We did know one other thing about Sir besides his age, physical features and decision to donate his body: He died of multiple myeloma. The evidence of the disease startled us: He had numerous holes on his skull, and a surgically inserted metal plate to stabilize what we presumed were damages to his spinal column from the cancer cells. His organs otherwise revealed no overt signs of disease. It staggers me to think that we had explored every square inch of Sir’s internal and external body — something no one had ever done — and yet knew nothing about his personality, character or aspirations — the things that defined him as a person.

One may ask: Who is Sir apart from the remnants of his body that laid before us? Has Sir’s mind and therefore his identity survived physical death — as the major monotheistic religions posit — or has he fundamentally ceased to exist following brain death, a view held by identity theorists?  I could not resist wondering what my lab partners thought after we had disarticulated and bisected Sir’s head, opened his scalp, and removed his brain and placed it into a biohazard bag. Surely, we knew nothing about Sir or where he was now, even though we had seen the fine details of his brain and body more clearly than anyone ever had.

The incredible irony about dissecting a human cadaver in medical school is how little you can know about your cadaver and how profoundly they can impact you regardless of that reality. What troubled me about dissecting Sir’s face was that it felt like severing the only thing I thought I knew about him: that he was human. Even after we had sliced through all of Sir’s limbs and removed his organs, I could still take comfort in seeing the face of the man who donated his body for the sake of my education. Being cut off from the face that reminded me daily of our shared humanity made the last few days of dissection the most challenging.

I was surprised but relieved to find that some of my classmates felt similarly about the experience of cadaveric dissection. Though we connected differently with our cadavers, we shared each other’s respect for the dignity of their individual presences as we studied the minutiae of their bodies.

“The scariest part of anatomy was walking into the lab the first day with all of the cadavers still covered by the tarps. Seeing the outlines of familiar body parts we see on living people every day suddenly not living, not moving and under thick brown tarps was extremely disturbing,” one of my classmates wrote me in an email.

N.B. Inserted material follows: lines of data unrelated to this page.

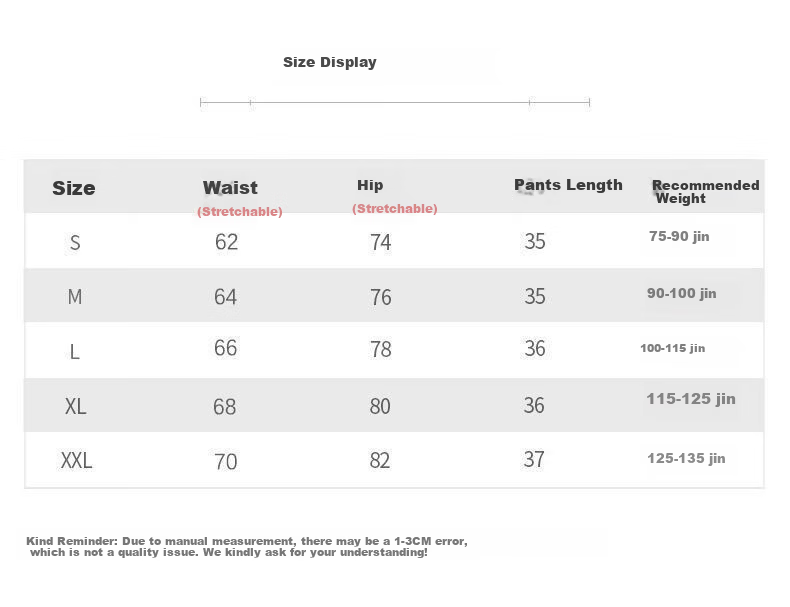 Size Display

| Size | Waist (Stretchable) | Hip (Stretchable) | Pants Length | Recommended Weight |
|---|---|---|---|---|
| S | 62 | 74 | 35 | 75-90 jin |
| M | 64 | 76 | 35 | 90-100 jin |
| L | 66 | 78 | 36 | 100-115 jin |
| XL | 68 | 80 | 36 | 115-125 jin |
| XXL | 70 | 82 | 37 | 125-135 jin |

Kind Reminder: Due to manual measurement, there may be a 1-3CM error, which is not a quality issue. We kindly ask for your understanding!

“However,” she continued, “once our cadaver was uncovered, I immediately felt better. I was able to see and appreciate the gift that this person freely gave to us, and knowing that she wanted us to learn with her made all my fears disappear. … Since that realization, any experience that made me uncomfortable also instantly brought back that deep and overwhelming sense of gratitude.”

Some, like me, also reflected on the significance of seeing their cadavers’ faces.

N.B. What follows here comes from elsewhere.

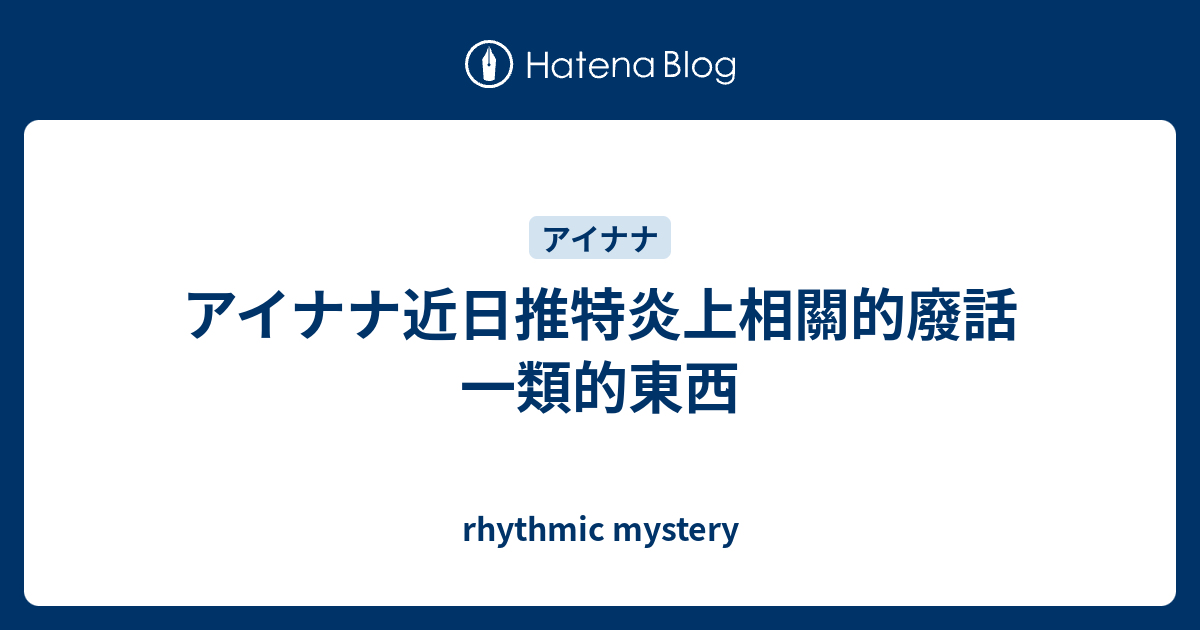 Hatena Blog

アイナナ

アイナナ近日推特炎上相關的廢話一類的東西

rhythmic mystery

“When I first met my cadaver, I found out that she was an elderly Asian woman. … My cadaver reminded me of my grandma,” a different classmate wrote. “On some days, I saw the cadaver as more of a tool to learn the science of anatomy rather than as a human, but the days when we dissected the hands or the face brought me back to the humanity of the cadaver.”

A third classmate wrote, “Over time, I got used to cutting a human body and somehow began to forget that I was working on a human, since we had covered her face and were working on her limb muscles for a while. When we uncovered her face to dissect her head toward the end of anatomy, I was once again reminded of her humanity.”

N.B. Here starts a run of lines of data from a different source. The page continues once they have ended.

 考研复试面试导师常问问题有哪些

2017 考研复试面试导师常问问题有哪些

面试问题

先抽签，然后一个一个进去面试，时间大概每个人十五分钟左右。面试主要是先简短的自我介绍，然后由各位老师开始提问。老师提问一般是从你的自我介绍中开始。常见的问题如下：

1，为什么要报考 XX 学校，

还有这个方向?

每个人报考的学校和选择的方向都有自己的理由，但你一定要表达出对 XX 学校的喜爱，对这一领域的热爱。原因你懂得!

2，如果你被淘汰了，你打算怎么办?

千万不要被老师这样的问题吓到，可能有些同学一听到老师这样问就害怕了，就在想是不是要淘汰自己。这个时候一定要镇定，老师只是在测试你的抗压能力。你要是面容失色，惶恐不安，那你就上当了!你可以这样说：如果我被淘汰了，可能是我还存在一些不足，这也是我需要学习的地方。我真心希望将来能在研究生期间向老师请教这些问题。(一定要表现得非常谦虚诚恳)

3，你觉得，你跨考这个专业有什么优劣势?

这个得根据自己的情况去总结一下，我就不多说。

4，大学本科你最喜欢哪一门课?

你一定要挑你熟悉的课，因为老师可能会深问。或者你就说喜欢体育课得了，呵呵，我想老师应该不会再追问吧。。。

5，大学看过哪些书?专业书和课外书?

Like Sir, each of these donors impacted students whom they had never met and knew nothing about. Each reminded us of the privilege of learning anatomy in a manner made possible only by their most intimate investments in our education. And each has moved us to see the human behind every body and patient — something we will carry with us for the rest of our lives.

“[Our cadaver] was my very first teacher in medical school,” says my classmate. “I appreciate her sacrifice, and I will always remember her.”